Wesley Smith writes for National Review Online about a disturbing recommendation from those who should know better.

We live in a hedonistic age in which pleasures — including of the most intense kind — are readily available. Yet, despite the supposed good times, we are increasingly anxious and depressed, to the point that addiction and suicide are considered symptoms of a profound mental health crisis.

What to do? How about some regular doses of LSD?

Three bioethicist/researchers write in Practical Ethics that not only are psychedelics a potential psychiatric medication — already being investigated scientifically — but should be considered “intrinsically valuable” as a means of living an “interesting life.” …

… “Individuals typically enjoy, savor, or are moved by, the perceptions of objects or stimuli with aesthetic qualities, which may often occur during a psychedelic experience.” …

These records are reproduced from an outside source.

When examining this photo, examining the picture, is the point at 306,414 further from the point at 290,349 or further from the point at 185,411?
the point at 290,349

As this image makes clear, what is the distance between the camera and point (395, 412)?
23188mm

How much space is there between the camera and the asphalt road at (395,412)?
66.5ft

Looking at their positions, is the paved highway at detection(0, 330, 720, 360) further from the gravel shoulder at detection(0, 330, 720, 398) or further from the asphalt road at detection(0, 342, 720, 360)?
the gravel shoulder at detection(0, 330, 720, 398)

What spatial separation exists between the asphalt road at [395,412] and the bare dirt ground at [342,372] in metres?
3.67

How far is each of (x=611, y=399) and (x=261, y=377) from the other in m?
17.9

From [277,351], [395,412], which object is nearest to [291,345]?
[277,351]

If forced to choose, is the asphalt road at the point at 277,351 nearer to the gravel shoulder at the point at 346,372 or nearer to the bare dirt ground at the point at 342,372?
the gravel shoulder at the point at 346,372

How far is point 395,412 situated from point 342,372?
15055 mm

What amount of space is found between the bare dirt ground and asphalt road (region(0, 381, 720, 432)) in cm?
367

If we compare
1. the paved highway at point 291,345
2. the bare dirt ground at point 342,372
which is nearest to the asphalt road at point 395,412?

… Taking a drug is more like riding in the helicopter than climbing the mountain, as whatever experience is had comes from the drug, not character, personal effort, planning, or resilience. …

… The dangers of taking such drugs aside, this essay reflects the reductionism of our time. What many people are really craving isn’t “interesting” experiences but meaning. Those institutions that once provided profound purpose — faith, family, patriotism, community — are being leeched of their robustness by popular culture, the degradation of education, and the collapse of civic and family life.

Altered states will never be a substitute. They aren’t real. Indeed, given the power of psychedelics to alter the mind, I suspect their regular use by large segments of the population would make their lives much worse, no matter how “interesting” a particular experience.

Finally, since the authors brought him up, we should heed Huxley’s warning in Brave New World. A society without meaning and purpose is dystopian by definition and, in the end, life becomes pointless. Soma may mask the pain. It doesn’t eliminate it. Eventually despair will gnaw into conscious awareness.